The first stop on the President's trip is Nicaragua, where U.S. relief efforts have helped sweep away resentment still smoldering over Washington's support for the long-ago contra war. U.S. troops that arrived just before Christmas on a relief mission faced hostile rhetoric from former President and Sandinista Party leader Daniel Ortega, who called them potential spies who would spread aids. But Nicaraguans cast aside their skepticism as they watched the soldiers rebuild roads, bridges and clinics. Even the daughter of Augusto Sandino, Nicaragua's nationalist icon whose guerrillas fought occupying U.S. Marines in the late 1920s and early '30s, declared that times had definitely changed. "Before, the gringos came to kill us, but now they come to help us, so we have to thank them," says Blanca Sandino, 60. "Today they are friends."


Clinton's Nicaragua tour includes a stop at the single worst disaster site of Hurricane Mitch, Posoltega, where an avalanche of mud and boulders from the collapsed Casita volcano buried at least 2,000 villagers. Then he travels to El Salvador, where he is scheduled to visit during March 7 national elections, in which Marxist guerrillas, once at war with the government, are fielding a presidential candidate. Clinton is to arrive in the region on election night and stay part of the next day in San Salvador.

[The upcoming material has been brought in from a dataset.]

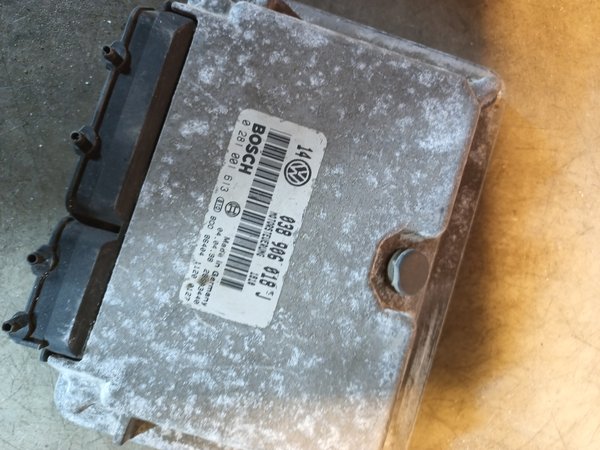 Centralina Motor VW 1.9 TDI 038906018J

Clinton's next stopover is Honduras, where he'll meet President Carlos Flores and Reyes will get her two minutes of face time. The widow claims that out of political revenge against her late husband, who belonged to the opposition National Party, Tegucigalpa was denied access to any of the international aid that flowed into the country after the disaster. She fumes, "Tegucigalpa has been used to sell the tragedy of Hurricane Mitch, but we've not received 1 cent from the Honduran government." Honduran authorities insist that once nationwide priorities such as bridge mending and medical care are attended to, they will direct aid to the capital.

Further delays in aid, especially in financing reforestation projects, could harm Central America even more. The ravages of Mitch have left the region vulnerable to smaller storms that buzz saw in from the Atlantic with murderous punctuality. Heedless development policies have created a possibility for dangerous replays: Central America is chopping down 4% of its forest cover each year, and this environmental devastation was an important factor in making Mitch the killer of the century. pi

Questions

1. Why did Bill Clinton visit Central America?

2. In what ways did the aftermath of Hurricane Mitch defy expectations?